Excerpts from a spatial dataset
--- Start ---

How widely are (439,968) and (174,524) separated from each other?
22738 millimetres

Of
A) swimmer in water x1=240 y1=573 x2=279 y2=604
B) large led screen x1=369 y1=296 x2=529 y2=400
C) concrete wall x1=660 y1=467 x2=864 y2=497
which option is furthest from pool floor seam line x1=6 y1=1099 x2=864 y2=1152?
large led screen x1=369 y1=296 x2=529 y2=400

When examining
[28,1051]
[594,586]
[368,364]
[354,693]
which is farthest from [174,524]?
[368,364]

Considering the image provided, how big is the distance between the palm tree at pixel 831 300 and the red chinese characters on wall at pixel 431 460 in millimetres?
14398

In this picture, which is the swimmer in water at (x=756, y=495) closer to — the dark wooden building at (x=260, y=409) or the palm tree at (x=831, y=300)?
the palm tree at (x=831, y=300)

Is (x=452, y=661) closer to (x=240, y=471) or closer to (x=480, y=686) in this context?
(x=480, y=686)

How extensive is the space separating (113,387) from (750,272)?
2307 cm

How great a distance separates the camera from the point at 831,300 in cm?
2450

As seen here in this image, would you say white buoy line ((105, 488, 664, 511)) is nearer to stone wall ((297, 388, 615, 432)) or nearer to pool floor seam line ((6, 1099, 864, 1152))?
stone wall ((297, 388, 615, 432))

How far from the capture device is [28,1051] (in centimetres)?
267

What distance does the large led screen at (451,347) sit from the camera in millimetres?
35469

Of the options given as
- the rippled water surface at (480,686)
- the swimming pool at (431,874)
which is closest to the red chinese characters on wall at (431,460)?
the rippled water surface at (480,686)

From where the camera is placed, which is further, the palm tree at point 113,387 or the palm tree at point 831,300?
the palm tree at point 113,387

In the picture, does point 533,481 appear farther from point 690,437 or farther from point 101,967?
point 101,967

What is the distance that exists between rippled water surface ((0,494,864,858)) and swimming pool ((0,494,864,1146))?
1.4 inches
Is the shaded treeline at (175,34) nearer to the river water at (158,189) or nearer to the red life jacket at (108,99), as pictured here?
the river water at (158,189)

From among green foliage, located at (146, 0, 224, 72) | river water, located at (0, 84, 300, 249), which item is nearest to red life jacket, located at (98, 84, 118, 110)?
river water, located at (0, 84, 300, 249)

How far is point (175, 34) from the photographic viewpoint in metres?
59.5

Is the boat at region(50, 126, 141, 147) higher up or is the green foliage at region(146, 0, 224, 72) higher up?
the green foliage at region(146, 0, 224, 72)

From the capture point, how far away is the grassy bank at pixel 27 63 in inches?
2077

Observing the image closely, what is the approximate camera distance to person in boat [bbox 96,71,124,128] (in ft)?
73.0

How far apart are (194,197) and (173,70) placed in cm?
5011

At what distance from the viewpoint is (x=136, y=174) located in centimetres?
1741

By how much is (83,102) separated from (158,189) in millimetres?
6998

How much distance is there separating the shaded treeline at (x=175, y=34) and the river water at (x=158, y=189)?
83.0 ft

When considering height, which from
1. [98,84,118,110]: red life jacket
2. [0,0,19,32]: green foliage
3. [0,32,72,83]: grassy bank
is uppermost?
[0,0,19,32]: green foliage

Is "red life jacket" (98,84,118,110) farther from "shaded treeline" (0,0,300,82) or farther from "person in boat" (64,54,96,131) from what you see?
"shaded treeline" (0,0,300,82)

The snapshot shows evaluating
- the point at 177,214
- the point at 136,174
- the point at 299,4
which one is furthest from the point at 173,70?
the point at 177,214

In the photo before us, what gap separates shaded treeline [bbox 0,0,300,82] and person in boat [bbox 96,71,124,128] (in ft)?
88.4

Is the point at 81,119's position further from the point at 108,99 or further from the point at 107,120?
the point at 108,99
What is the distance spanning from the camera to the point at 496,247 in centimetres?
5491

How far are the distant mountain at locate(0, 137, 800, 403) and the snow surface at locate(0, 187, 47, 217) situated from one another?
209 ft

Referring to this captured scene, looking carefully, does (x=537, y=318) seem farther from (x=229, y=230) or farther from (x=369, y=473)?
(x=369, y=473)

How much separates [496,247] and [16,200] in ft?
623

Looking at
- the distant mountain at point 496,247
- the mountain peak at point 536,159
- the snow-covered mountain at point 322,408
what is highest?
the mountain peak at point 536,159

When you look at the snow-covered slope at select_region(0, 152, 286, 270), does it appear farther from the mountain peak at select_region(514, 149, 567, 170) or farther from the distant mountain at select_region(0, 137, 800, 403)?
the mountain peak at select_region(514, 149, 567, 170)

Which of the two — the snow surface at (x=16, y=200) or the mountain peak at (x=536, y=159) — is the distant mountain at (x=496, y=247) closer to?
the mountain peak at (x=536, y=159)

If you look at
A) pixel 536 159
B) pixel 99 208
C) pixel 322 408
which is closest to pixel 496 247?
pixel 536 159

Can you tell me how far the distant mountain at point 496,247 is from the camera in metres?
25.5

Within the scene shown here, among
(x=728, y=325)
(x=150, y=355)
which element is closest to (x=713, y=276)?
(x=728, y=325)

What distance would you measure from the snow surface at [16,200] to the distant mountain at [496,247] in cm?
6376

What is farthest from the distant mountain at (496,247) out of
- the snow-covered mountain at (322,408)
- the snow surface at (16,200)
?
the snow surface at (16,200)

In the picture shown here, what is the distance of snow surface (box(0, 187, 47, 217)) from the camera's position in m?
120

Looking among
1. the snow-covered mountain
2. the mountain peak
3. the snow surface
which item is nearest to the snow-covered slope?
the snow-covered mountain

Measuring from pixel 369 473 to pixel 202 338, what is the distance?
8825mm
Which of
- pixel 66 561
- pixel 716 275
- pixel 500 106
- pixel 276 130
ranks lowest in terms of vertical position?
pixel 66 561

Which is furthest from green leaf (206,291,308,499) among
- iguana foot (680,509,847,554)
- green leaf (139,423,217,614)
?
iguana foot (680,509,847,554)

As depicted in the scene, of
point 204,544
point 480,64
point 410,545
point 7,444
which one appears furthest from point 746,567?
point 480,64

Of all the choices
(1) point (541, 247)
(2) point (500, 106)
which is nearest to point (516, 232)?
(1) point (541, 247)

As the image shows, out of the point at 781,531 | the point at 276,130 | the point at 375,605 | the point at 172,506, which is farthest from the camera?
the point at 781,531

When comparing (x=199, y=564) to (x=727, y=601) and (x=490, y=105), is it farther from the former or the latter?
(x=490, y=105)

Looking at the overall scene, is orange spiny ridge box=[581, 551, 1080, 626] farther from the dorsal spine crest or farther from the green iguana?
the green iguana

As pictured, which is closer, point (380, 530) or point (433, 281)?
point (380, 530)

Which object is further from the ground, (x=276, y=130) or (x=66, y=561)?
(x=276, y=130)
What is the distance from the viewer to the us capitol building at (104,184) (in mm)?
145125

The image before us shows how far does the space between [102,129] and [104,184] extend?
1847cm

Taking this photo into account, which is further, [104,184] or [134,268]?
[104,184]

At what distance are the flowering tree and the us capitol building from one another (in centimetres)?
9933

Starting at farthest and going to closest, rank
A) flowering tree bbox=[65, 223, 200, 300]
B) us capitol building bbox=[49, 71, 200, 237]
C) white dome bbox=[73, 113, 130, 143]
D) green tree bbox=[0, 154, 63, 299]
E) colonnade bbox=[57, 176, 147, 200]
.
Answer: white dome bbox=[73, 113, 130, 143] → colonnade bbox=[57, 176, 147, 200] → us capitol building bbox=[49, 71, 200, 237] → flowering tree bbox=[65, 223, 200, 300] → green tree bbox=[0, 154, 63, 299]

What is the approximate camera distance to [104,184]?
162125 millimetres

--- End ---

> YOUR INSTRUCTIONS:
Present the stretch from the start of the entries through the line containing "22738 millimetres" as a Markdown table with the columns Number and Text. Give one row per line and omit blank lines.

> FULL OUTPUT:
| Number | Text |
|---|---|
| 1 | How widely are (439,968) and (174,524) separated from each other? |
| 2 | 22738 millimetres |